Zoals de Afdeling ook aangeeft, onderschrijft het demissionaire kabinet in de Miljoenennota 2022 het belang van begrotingsregels en een terugkeer naar het reguliere begrotingsbeleid met de bekende uitgavenplafonds en het inkomstenkader. Dit is van groot belang voor het borgen van integrale besluitvorming. Het zorgt ervoor dat de baten en kosten van uiteenlopende voorstellen tegen elkaar worden afgewogen en draagt daarmee bij aan beter beleid. Een nieuw te vormen kabinet zal voor 2022 en de volgende jaren de budgettaire kaders moeten vaststellen. Het kabinet wijst er in dit verband op dat de begrotingsruimte niet onbegrensd is en de stijgende zorgkosten volgens het CPB tot een houdbaarheidstekort leiden. Voorts vragen ander maatschappelijke uitdagingen rondom onderwijs, arbeidsmarkt, woningmarkt, veiligheid en klimaat volgens het kabinet om verdere keuzes binnen budgettaire kaders, in lijn met het advies van de 16e Studiegroep Begrotingsruimte.
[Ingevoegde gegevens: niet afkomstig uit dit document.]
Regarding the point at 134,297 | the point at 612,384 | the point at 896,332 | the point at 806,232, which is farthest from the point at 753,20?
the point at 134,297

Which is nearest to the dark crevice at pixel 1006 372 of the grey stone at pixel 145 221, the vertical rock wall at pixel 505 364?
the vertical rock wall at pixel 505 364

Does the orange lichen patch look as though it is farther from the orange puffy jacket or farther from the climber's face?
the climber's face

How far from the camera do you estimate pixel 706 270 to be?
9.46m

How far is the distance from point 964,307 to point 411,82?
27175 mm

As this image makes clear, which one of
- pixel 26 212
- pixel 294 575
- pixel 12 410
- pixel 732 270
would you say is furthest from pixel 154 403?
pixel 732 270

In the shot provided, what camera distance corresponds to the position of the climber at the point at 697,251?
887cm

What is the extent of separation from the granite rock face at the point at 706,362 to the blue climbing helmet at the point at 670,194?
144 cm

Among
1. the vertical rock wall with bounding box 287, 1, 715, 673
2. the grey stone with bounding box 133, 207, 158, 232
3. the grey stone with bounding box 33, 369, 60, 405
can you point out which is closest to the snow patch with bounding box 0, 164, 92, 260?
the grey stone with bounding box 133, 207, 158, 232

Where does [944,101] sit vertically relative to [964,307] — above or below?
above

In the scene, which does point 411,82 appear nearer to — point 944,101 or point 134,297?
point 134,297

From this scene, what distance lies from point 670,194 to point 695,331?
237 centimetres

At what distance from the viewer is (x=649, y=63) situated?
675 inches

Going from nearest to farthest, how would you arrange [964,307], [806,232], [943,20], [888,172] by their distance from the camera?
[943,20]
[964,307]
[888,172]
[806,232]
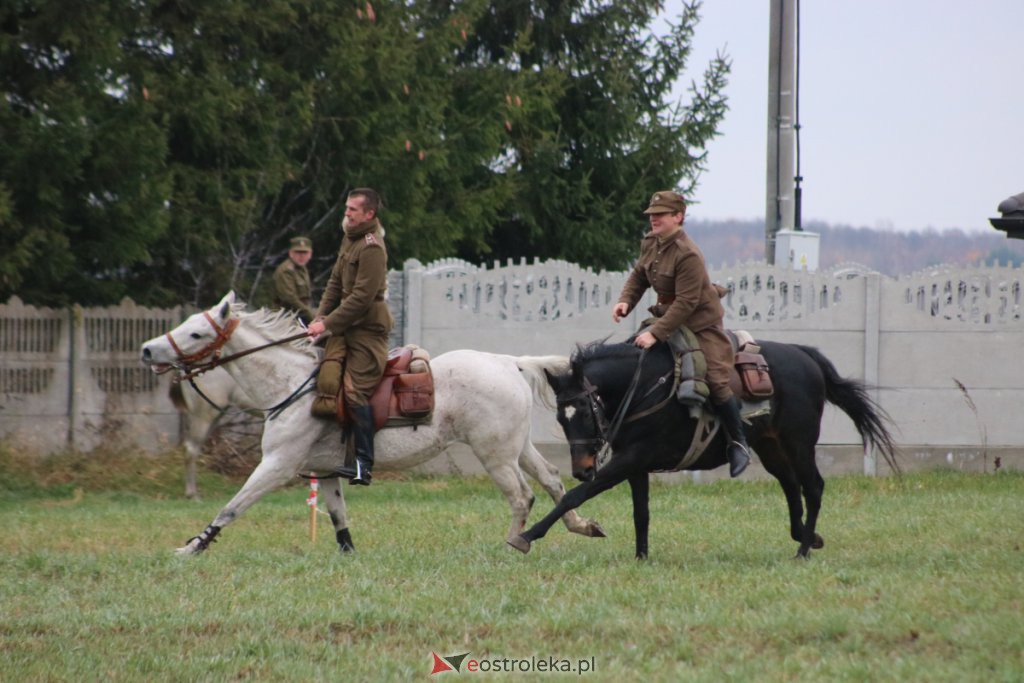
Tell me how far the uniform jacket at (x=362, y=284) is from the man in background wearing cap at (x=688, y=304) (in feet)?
5.58

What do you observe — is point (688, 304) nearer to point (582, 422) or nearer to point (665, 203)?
point (665, 203)

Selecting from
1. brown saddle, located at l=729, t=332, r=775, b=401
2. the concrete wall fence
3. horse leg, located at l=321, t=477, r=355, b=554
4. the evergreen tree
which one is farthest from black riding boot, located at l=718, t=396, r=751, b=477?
the evergreen tree

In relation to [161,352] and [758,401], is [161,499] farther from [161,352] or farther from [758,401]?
[758,401]

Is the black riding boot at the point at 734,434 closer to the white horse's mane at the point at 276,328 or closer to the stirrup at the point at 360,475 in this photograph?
the stirrup at the point at 360,475

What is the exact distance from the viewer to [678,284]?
959 centimetres

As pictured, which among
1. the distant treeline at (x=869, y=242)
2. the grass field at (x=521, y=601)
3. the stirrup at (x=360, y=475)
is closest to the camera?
the grass field at (x=521, y=601)

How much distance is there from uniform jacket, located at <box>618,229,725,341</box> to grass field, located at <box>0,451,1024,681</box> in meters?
1.60

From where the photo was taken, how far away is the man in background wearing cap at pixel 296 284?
1532 cm

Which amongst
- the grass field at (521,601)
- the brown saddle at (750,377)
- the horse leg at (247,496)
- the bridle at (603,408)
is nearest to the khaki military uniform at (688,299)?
the brown saddle at (750,377)

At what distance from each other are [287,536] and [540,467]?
2567mm

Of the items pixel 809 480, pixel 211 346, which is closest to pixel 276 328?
pixel 211 346

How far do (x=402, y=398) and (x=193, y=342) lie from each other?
161 cm

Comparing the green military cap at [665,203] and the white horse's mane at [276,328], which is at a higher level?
the green military cap at [665,203]

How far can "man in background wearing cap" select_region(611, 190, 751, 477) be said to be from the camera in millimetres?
9531
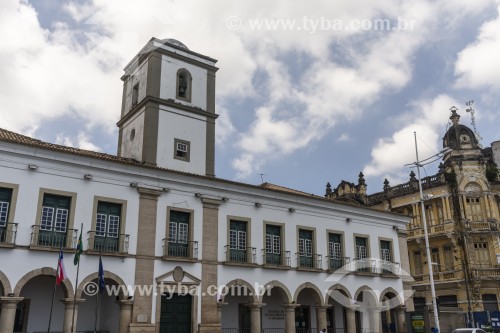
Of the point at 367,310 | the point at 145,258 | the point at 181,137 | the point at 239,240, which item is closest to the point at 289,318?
the point at 239,240

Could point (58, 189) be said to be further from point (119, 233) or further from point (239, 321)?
point (239, 321)

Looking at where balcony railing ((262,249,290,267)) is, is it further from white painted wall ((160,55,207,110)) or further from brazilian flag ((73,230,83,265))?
brazilian flag ((73,230,83,265))

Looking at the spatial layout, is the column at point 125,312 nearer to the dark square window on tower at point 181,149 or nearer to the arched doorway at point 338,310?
the dark square window on tower at point 181,149

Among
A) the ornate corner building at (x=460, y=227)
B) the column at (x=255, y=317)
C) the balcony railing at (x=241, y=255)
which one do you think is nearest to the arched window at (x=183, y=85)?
the balcony railing at (x=241, y=255)

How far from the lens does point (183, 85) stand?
1098 inches

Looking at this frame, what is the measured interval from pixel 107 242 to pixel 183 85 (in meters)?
11.0

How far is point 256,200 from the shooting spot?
82.7 ft

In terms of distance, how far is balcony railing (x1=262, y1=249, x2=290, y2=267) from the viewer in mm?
24578

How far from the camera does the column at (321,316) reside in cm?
2534

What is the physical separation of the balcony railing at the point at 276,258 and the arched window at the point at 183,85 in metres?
9.63

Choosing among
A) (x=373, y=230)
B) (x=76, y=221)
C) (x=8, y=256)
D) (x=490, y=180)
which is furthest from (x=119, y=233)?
(x=490, y=180)

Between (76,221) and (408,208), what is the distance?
2960 cm

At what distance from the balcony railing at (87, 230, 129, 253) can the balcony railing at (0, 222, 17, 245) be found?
279 centimetres

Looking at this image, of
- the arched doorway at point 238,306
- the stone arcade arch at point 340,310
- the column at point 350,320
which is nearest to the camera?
the arched doorway at point 238,306
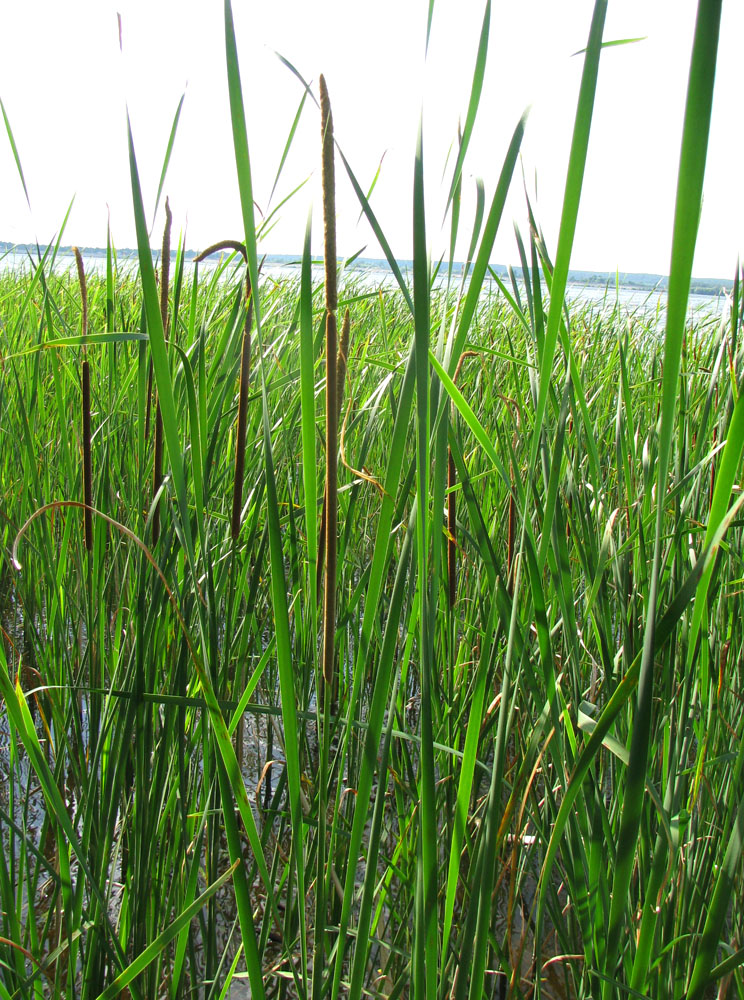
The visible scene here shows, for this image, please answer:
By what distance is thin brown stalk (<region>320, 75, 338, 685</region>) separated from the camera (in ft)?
1.35

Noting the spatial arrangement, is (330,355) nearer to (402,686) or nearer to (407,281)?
(402,686)

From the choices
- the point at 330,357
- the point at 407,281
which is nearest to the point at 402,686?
the point at 330,357

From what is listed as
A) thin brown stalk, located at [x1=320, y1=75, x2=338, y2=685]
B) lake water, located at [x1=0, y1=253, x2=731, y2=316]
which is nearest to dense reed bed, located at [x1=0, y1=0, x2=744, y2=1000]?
thin brown stalk, located at [x1=320, y1=75, x2=338, y2=685]

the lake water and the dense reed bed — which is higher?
the lake water

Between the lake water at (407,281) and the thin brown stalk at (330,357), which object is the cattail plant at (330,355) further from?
the lake water at (407,281)

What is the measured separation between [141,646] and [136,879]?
0.90 ft

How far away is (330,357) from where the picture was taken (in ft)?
1.37

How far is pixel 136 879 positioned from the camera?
0.74m

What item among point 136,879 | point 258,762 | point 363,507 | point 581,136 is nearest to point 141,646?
point 136,879

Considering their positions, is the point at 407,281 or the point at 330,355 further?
the point at 407,281

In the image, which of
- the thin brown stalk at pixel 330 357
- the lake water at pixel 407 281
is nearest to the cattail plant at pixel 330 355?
the thin brown stalk at pixel 330 357

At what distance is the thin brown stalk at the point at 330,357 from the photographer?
411 millimetres

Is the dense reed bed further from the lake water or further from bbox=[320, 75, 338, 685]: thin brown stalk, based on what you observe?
the lake water

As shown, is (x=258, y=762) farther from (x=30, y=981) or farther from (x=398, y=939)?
(x=30, y=981)
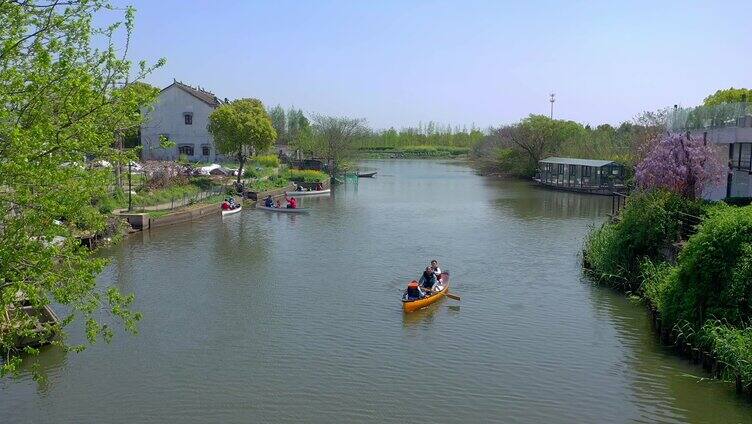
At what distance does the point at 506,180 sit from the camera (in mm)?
79000

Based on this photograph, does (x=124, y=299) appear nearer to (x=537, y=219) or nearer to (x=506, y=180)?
(x=537, y=219)

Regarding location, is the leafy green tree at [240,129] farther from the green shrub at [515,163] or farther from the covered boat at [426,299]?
the covered boat at [426,299]

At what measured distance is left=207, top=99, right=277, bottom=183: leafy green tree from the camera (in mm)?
56125

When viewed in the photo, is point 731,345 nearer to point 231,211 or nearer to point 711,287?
point 711,287

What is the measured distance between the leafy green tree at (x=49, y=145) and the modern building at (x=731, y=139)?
87.9 ft

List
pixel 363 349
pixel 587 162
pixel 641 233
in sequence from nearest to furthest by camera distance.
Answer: pixel 363 349 < pixel 641 233 < pixel 587 162

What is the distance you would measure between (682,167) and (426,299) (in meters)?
12.5

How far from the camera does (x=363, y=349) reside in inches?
723

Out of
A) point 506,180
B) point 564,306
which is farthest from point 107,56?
point 506,180

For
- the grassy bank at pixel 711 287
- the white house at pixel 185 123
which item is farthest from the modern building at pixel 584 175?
the grassy bank at pixel 711 287

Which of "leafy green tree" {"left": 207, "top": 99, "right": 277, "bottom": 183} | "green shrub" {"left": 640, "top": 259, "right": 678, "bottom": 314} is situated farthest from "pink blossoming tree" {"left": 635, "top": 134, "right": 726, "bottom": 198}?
"leafy green tree" {"left": 207, "top": 99, "right": 277, "bottom": 183}

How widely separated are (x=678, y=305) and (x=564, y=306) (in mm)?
5489

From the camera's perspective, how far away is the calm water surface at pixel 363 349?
1481 centimetres

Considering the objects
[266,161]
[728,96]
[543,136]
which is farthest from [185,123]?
[728,96]
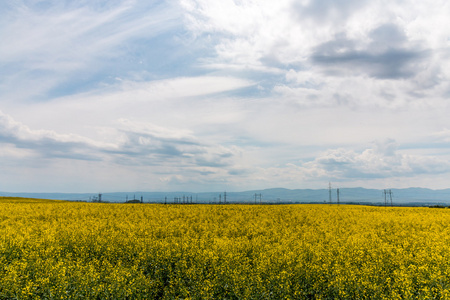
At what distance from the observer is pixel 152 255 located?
14.4m

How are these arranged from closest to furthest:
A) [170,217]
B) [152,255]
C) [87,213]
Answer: [152,255], [170,217], [87,213]

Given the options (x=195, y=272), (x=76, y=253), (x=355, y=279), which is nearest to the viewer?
(x=355, y=279)

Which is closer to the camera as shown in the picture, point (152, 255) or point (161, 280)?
point (161, 280)

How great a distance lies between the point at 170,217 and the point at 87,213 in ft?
33.3

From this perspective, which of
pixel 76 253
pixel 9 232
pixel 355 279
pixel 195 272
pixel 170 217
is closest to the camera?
pixel 355 279

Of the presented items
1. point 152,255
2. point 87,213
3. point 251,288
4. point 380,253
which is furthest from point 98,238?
point 87,213

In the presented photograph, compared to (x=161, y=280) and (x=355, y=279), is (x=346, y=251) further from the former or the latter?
(x=161, y=280)

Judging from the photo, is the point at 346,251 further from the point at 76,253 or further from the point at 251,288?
the point at 76,253

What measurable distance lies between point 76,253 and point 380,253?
16534 mm

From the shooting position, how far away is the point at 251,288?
388 inches

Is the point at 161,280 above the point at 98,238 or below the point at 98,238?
below

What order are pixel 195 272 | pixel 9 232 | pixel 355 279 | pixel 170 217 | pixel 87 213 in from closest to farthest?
1. pixel 355 279
2. pixel 195 272
3. pixel 9 232
4. pixel 170 217
5. pixel 87 213

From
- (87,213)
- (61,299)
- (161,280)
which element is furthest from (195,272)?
(87,213)

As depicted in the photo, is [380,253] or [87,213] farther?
[87,213]
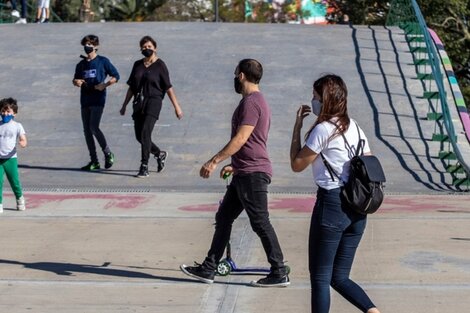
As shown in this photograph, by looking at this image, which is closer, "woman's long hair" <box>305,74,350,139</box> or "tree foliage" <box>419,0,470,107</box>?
"woman's long hair" <box>305,74,350,139</box>

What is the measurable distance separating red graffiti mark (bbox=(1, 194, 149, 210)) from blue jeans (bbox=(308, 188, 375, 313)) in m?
5.83

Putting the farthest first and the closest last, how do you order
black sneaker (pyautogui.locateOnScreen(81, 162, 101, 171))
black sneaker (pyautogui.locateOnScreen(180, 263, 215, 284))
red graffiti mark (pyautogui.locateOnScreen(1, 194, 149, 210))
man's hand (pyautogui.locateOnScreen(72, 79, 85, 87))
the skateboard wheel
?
black sneaker (pyautogui.locateOnScreen(81, 162, 101, 171)) → man's hand (pyautogui.locateOnScreen(72, 79, 85, 87)) → red graffiti mark (pyautogui.locateOnScreen(1, 194, 149, 210)) → the skateboard wheel → black sneaker (pyautogui.locateOnScreen(180, 263, 215, 284))

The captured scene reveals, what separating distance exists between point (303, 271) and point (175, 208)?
11.4 ft

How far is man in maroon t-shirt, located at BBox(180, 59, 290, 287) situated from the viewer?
311 inches

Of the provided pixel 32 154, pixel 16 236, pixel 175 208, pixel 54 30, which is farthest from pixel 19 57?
pixel 16 236

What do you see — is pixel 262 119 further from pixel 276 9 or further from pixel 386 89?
pixel 276 9

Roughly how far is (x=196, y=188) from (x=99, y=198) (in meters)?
1.40

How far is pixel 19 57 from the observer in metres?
20.3

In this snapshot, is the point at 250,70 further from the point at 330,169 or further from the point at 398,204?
the point at 398,204

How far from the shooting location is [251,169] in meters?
8.07

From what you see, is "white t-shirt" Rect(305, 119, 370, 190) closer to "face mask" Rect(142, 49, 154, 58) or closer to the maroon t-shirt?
the maroon t-shirt

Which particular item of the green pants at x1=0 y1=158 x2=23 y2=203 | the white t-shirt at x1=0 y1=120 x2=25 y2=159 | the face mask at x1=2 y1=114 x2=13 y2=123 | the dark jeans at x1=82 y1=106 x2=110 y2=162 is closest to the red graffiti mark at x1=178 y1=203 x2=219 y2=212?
the green pants at x1=0 y1=158 x2=23 y2=203

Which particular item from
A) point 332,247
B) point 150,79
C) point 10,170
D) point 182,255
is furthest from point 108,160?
point 332,247

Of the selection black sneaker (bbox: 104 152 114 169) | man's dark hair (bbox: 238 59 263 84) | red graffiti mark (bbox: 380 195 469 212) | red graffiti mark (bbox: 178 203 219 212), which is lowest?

De Afdeling heeft in haar advies over de Miljoenennota 2019 het perspectief van brede welvaart centraal gesteld.1 In de Miljoenennota 2022 wordt volgens de Afdeling ruim aandacht besteed aan brede welvaart. Voorts adviseert de Afdeling een nieuw kabinet een volgende stap te zetten bij het integreren van brede welvaart in het begrotingsproces, door bij de formulering van ankers voor begrotingsbeleid aspecten van brede welvaart mee te wegen. In het verlengde hiervan adviseert de Afdeling om dit aspect onderdeel te laten zijn van een eventuele Tweede Operatie Comptabel bestel. Hieronder wordt nader op dit aspect ingegaan.

Handreikingen ten aanzien van het budgetrecht

De Afdeling besteedt uitgebreid aandacht aan het budgetrecht van het parlement. De Afdeling constateert dat er stappen zijn gezet ter verbetering van de

1 Kamerstukken II, 2018/19, 35000, nr. 4.

transparantie en informatiepositie, maar dat dit naar haar oordeel nog niet altijd voldoende is. Om dit te versterken geeft de Afdeling drie handreikingen, die hieronder per punt worden besproken.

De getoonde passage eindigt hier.